> **Study text**:
+++++
By Stephen DravisiBerkshires Staff
WILLIAMSTOWN, Mass. — The Select Board on Monday allocated $20,000 in COVID-19-era relief funds to help a non-profit born of the pandemic era that seeks to provide relief to residents in need.
 
On a unanimous vote, the board voted to grant the American Rescue Plan Act money to support Remedy Hall, a resource center that provides "basic life necessities" and emotional support to "individuals and families experiencing great hardship."
 
The board of the non-profit approached the Select Board with a request for $12,000 in ARPA Funds to help cover some of the relief agency's startup costs, including the purchase of a vehicle to pick up donations and deliver items to clients, storage rental space and insurance.
 
The board estimates that the cost of operating Remedy Hall in its second year — including some one-time expenses — at just north of $31,500. But as board members explained on Monday night, some sources of funding are not available to Remedy Hall now but will be in the future.
+++++
Records in a dataset:
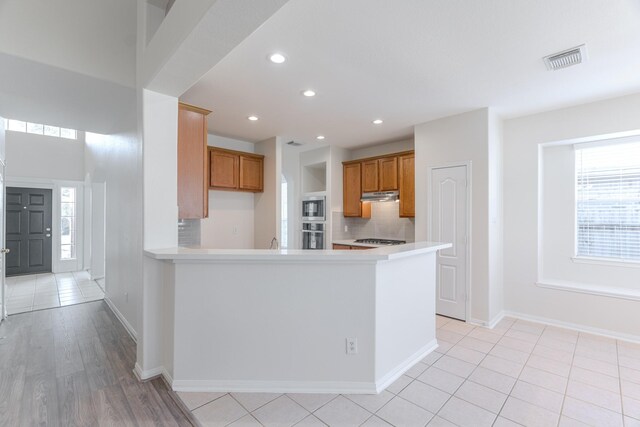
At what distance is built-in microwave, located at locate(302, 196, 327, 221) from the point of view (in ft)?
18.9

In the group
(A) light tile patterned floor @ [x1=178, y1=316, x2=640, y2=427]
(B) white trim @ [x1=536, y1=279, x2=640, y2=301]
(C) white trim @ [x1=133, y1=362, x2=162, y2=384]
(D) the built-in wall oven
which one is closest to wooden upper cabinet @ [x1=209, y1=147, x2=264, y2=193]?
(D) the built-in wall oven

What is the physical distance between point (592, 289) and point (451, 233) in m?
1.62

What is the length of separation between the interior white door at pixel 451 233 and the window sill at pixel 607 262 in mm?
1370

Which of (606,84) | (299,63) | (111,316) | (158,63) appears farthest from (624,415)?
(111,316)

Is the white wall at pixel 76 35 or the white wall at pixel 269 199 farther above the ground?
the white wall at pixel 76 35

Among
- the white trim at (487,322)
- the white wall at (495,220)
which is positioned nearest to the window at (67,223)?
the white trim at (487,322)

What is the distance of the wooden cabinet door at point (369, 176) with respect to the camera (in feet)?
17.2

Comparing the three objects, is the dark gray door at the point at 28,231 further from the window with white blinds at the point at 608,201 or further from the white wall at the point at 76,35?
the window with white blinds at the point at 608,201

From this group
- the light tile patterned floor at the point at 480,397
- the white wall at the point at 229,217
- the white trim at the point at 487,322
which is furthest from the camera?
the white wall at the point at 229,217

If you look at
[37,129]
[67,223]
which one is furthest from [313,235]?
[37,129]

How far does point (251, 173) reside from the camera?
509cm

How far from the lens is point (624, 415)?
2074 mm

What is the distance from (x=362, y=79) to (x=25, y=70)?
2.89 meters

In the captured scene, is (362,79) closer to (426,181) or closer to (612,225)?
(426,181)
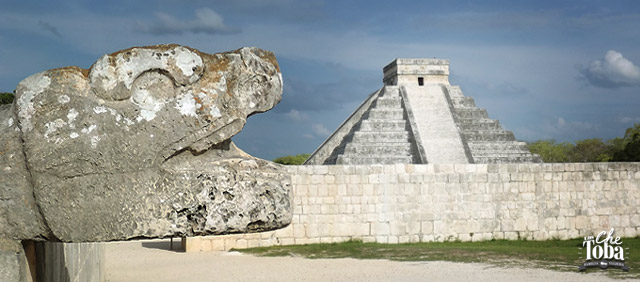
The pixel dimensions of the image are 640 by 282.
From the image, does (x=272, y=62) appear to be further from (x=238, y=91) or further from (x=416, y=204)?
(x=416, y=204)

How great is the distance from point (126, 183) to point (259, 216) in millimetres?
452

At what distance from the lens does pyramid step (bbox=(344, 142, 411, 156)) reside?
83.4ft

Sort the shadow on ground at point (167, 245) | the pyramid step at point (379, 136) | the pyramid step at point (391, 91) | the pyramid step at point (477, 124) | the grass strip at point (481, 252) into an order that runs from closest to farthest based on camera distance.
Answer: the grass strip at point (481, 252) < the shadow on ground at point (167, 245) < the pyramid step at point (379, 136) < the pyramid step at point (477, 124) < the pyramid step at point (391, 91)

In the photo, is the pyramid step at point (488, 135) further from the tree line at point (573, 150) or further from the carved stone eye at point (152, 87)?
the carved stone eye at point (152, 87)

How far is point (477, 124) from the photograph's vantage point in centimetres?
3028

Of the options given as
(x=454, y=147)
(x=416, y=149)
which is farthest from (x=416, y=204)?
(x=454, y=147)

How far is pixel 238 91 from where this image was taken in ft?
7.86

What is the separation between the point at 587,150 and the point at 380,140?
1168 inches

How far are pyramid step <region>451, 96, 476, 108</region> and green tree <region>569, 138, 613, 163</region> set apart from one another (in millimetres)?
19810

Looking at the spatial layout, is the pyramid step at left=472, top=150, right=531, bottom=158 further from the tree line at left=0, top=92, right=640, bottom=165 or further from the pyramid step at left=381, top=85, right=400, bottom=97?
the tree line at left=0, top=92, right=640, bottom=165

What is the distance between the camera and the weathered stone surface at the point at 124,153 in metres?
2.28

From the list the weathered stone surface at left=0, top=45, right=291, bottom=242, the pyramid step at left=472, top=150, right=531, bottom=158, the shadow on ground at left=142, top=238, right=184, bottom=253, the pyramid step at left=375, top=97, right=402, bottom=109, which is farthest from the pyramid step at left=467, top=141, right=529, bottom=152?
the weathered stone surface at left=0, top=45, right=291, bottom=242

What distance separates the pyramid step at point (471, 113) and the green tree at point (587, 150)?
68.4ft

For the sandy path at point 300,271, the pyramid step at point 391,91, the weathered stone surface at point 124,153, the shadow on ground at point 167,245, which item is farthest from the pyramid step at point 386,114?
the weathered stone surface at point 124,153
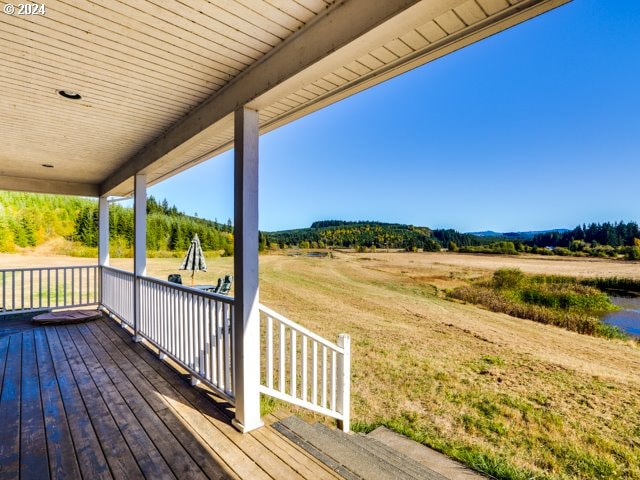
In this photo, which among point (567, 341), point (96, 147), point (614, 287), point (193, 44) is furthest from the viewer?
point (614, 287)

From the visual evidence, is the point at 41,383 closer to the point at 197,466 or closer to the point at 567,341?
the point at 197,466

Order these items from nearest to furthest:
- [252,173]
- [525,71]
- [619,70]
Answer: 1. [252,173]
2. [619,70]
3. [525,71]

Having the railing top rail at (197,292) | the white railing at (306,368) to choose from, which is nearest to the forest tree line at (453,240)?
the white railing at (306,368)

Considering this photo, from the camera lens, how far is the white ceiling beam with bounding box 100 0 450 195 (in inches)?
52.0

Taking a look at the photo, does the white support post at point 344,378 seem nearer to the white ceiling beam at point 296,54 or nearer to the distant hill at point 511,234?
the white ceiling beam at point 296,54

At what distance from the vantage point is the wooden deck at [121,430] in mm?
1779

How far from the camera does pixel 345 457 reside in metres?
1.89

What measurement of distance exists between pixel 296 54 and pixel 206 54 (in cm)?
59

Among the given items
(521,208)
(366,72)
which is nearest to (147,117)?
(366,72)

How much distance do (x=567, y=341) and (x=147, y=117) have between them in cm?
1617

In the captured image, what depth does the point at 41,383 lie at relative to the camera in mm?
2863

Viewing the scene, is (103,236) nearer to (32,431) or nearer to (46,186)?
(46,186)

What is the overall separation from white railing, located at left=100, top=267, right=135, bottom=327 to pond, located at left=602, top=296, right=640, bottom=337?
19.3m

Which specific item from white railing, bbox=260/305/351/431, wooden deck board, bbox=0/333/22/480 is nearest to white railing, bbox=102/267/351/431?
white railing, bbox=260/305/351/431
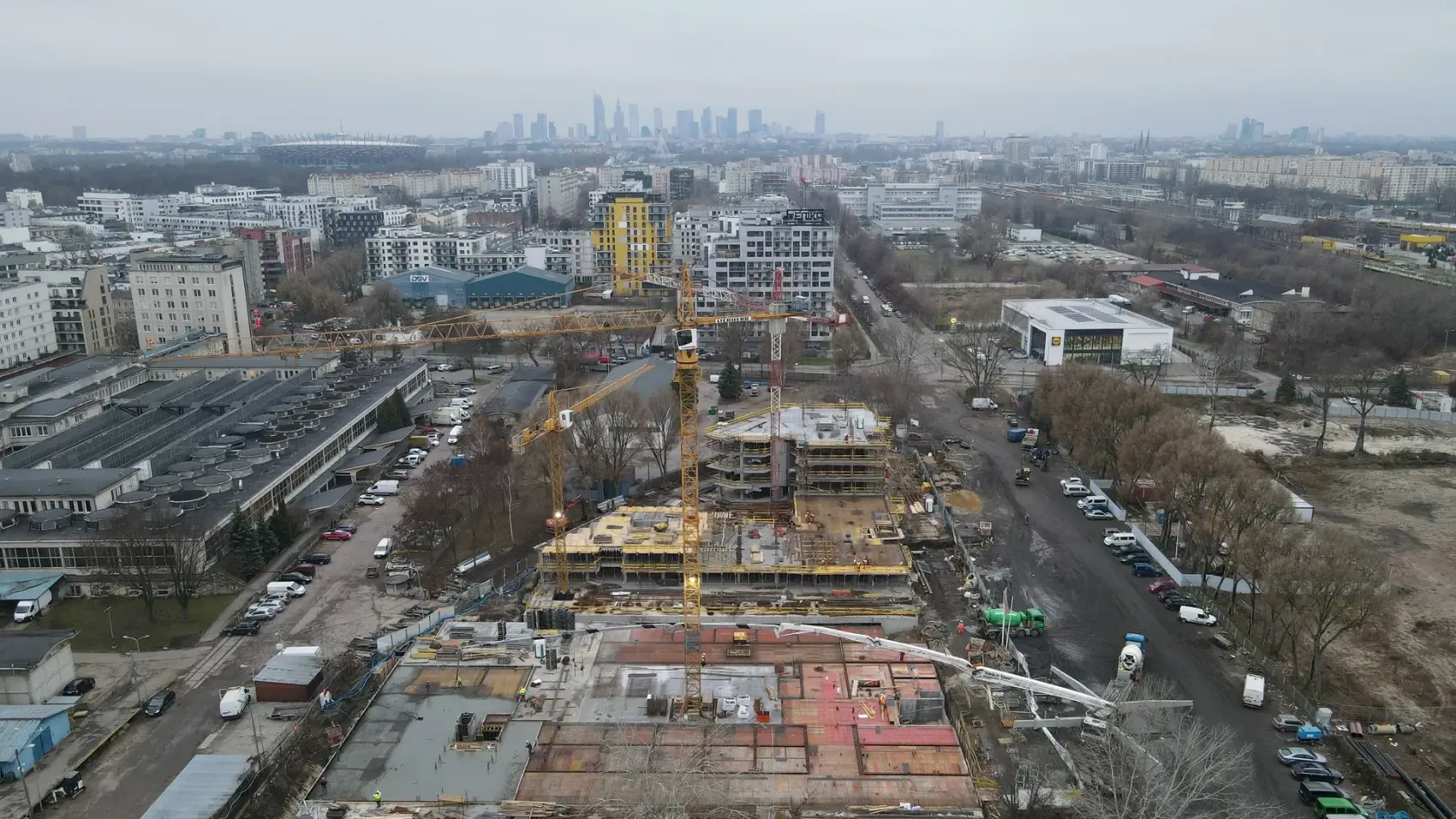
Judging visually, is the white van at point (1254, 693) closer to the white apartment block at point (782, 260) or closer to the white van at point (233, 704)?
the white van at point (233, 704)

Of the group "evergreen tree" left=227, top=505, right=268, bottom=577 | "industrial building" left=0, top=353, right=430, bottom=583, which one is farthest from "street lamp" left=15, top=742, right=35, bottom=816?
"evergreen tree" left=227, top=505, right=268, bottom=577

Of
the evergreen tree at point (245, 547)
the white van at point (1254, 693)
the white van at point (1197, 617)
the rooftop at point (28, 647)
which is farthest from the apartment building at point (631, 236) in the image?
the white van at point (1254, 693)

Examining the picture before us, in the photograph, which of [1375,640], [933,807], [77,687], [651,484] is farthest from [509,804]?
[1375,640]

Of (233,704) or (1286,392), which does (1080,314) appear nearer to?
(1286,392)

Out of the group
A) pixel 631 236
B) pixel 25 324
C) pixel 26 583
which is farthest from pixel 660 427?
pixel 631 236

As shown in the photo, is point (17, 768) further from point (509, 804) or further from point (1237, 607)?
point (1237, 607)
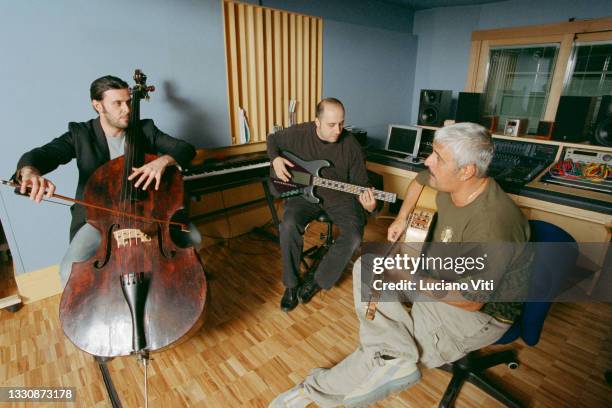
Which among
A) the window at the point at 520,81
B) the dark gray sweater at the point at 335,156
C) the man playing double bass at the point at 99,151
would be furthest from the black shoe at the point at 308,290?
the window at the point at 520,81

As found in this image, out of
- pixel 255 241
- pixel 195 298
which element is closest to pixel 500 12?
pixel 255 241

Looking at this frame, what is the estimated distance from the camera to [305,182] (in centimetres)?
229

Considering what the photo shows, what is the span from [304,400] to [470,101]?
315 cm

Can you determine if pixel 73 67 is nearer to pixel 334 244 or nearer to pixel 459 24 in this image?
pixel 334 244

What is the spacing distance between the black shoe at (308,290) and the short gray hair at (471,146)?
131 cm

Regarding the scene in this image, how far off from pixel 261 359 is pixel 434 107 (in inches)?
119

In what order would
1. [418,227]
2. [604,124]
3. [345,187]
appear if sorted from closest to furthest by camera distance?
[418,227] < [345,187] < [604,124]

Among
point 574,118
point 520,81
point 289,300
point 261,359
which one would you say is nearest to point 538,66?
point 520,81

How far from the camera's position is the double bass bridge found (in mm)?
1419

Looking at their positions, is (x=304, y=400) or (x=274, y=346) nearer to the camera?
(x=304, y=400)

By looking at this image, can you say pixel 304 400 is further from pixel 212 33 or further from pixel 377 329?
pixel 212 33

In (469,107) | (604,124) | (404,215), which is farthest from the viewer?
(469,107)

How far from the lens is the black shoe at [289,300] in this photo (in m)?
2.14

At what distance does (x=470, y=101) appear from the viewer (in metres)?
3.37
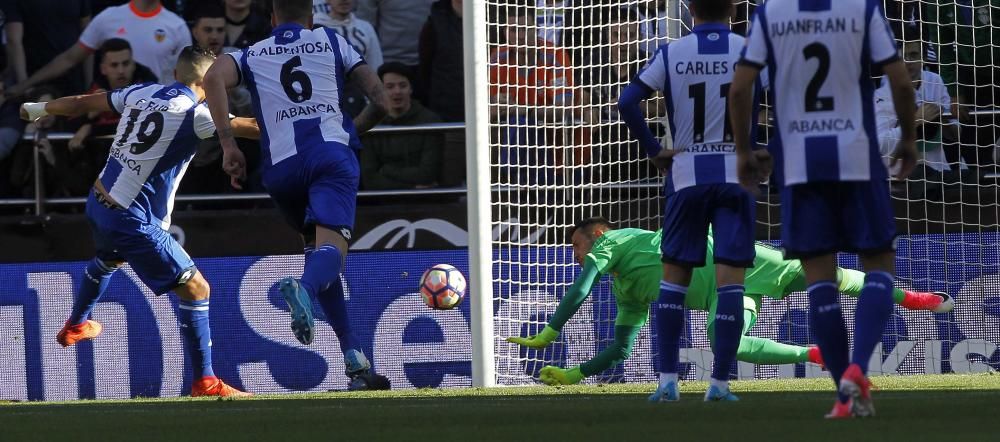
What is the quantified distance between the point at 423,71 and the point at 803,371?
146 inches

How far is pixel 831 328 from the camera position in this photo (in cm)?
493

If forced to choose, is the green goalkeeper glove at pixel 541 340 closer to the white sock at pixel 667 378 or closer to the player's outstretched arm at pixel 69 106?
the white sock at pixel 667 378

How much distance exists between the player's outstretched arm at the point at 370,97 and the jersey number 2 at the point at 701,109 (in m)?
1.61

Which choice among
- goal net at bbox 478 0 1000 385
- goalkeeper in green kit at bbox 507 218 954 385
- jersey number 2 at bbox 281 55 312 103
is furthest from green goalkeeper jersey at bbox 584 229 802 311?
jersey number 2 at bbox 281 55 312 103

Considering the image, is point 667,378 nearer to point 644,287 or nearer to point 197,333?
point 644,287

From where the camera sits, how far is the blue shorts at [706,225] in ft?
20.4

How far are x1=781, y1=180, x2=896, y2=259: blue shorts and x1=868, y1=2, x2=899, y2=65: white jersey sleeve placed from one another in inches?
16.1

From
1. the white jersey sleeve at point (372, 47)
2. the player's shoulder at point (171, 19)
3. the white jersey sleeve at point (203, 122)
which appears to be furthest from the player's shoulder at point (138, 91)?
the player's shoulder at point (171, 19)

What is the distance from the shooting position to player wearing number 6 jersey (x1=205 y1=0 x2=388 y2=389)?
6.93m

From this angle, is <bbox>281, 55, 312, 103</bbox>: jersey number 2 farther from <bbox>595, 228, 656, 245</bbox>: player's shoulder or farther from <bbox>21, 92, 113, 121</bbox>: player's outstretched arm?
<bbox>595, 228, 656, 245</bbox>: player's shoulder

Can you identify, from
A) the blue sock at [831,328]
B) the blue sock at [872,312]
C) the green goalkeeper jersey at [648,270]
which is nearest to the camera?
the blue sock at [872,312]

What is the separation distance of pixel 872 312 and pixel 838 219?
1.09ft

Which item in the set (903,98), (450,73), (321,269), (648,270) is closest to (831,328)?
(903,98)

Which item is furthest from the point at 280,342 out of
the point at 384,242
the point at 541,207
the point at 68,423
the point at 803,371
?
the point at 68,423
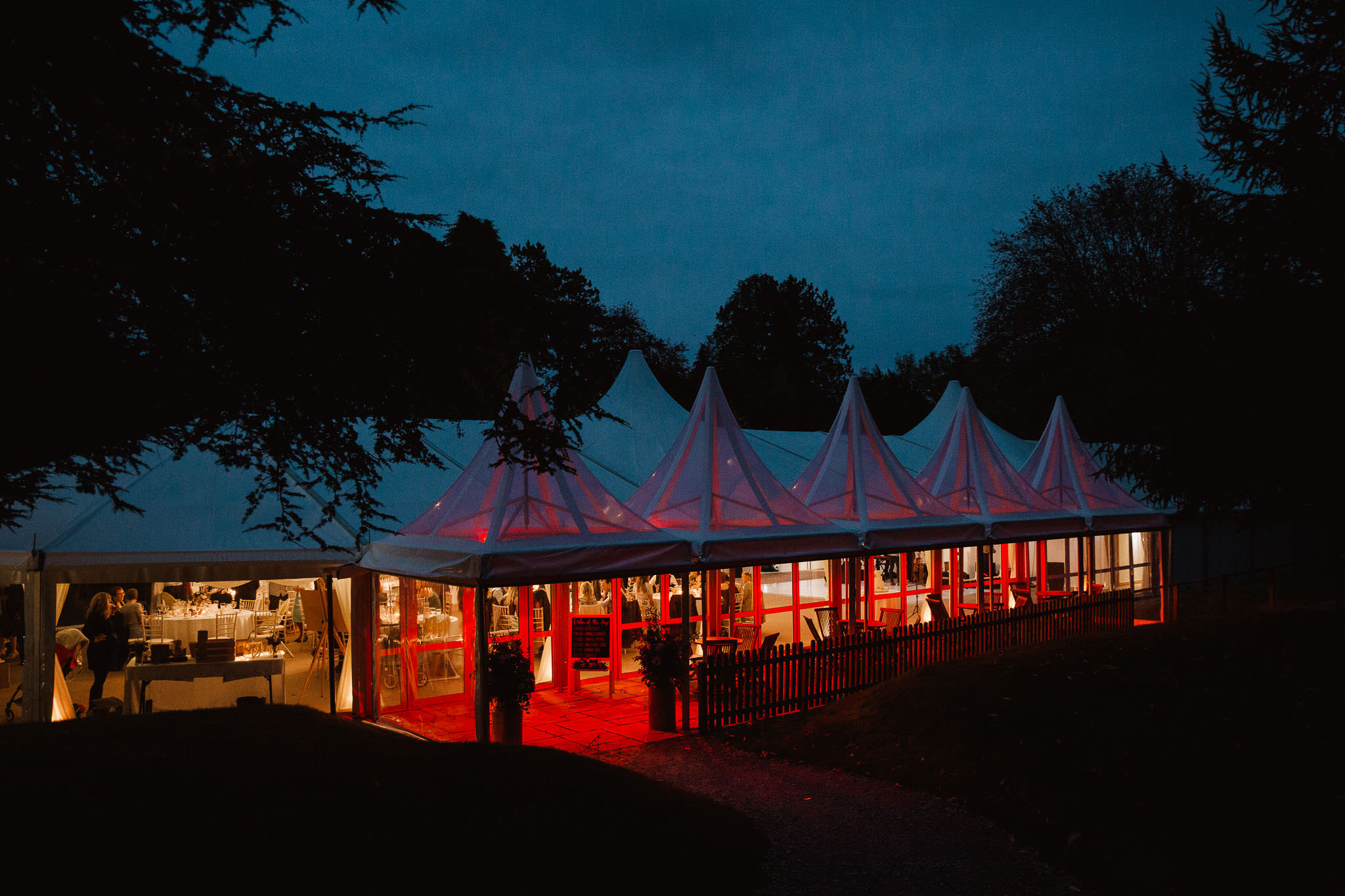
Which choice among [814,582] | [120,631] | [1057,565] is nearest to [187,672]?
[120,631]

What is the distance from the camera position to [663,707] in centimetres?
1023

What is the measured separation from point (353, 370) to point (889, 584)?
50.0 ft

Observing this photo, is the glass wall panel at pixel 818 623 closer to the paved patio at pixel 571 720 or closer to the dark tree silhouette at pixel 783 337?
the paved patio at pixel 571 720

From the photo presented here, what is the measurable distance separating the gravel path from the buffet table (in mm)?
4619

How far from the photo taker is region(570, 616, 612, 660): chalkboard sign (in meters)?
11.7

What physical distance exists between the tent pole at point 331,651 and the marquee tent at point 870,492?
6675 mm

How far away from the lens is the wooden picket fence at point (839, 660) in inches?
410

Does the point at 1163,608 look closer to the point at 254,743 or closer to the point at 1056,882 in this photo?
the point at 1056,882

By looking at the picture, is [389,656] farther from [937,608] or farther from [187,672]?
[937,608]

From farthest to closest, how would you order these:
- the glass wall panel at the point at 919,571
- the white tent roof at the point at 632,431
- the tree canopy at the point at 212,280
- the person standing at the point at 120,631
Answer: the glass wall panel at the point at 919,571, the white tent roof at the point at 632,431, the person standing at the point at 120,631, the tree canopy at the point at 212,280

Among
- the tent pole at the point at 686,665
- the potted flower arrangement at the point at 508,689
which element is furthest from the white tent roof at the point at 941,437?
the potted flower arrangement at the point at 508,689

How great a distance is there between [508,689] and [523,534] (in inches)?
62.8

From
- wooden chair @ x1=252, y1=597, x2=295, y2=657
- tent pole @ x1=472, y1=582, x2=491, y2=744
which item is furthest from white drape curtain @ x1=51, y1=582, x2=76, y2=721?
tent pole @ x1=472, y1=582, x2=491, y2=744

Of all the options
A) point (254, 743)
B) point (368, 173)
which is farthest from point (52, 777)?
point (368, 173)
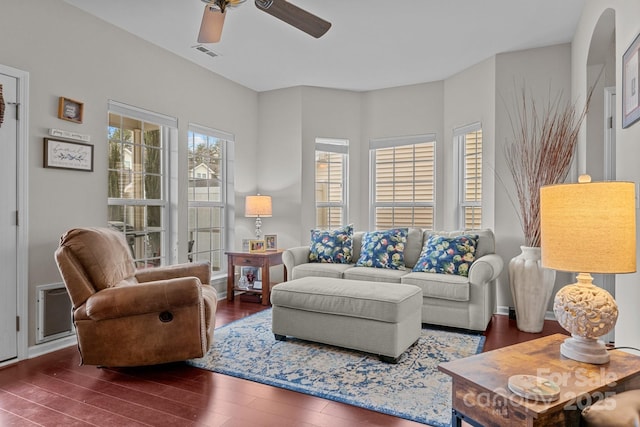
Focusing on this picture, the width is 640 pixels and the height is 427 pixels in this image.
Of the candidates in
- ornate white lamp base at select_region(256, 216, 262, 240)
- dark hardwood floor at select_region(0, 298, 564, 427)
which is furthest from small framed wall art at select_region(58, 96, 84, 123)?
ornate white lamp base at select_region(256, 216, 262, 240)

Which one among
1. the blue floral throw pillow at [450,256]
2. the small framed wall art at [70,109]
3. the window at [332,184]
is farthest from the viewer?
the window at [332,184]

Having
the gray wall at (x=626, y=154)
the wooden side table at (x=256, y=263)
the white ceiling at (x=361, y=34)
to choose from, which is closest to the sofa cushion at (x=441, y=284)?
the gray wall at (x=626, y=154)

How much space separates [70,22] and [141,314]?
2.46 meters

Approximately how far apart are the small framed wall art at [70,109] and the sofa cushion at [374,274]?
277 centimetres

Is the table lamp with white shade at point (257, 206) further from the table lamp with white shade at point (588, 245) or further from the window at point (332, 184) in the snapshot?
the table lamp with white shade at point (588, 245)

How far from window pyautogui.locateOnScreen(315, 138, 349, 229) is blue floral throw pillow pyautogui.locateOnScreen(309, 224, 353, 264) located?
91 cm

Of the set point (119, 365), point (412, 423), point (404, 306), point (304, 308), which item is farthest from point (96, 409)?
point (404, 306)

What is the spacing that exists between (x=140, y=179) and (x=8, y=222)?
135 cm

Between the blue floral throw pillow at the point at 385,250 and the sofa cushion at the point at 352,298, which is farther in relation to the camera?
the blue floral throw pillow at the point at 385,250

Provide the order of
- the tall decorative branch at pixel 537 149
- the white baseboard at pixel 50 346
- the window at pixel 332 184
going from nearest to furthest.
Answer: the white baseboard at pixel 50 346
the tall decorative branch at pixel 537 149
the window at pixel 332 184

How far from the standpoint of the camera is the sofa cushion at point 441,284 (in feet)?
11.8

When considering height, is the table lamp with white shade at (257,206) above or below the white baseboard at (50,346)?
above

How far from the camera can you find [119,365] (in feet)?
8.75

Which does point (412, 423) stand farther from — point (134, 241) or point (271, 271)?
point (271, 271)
+++++
> **Explore the material**:
**A.** Condense the paragraph of the Remedy Hall article beginning "The board of the non-profit approached" into one shorter sentence, keeping its main facts.
**B.** Return the stretch of the Remedy Hall article from "On a unanimous" through "space and insurance.", copied word for word.
**C.** Take the Remedy Hall article further from the point where it stops.

> **Task-by-task results**:
**A.** Remedy Hall's board asked the Select Board for $12,000 in ARPA funds toward startup costs, including a vehicle to pick up donations and deliver items to clients, storage rental space and insurance.

**B.**
On a unanimous vote, the board voted to grant the American Rescue Plan Act money to support Remedy Hall, a resource center that provides "basic life necessities" and emotional support to "individuals and families experiencing great hardship."
 
The board of the non-profit approached the Select Board with a request for $12,000 in ARPA Funds to help cover some of the relief agency's startup costs, including the purchase of a vehicle to pick up donations and deliver items to clients, storage rental space and insurance.

**C.**
 
"With the [Williamstown] Community Chest, you have to be in existence four or five years before you can qualify for funding," Carolyn Greene told the Select Board. "The same goes for state agencies that would typically be the ones to fund social service agencies.
 
"ARPA made sense because [Remedy Hall] is very much post-COVID in terms of the needs of the town becoming more evident."
 
In a seven-page letter to the town requesting the funds, the Remedy Hall board wrote that, "need is ubiquitous and we are unveiling that truth daily."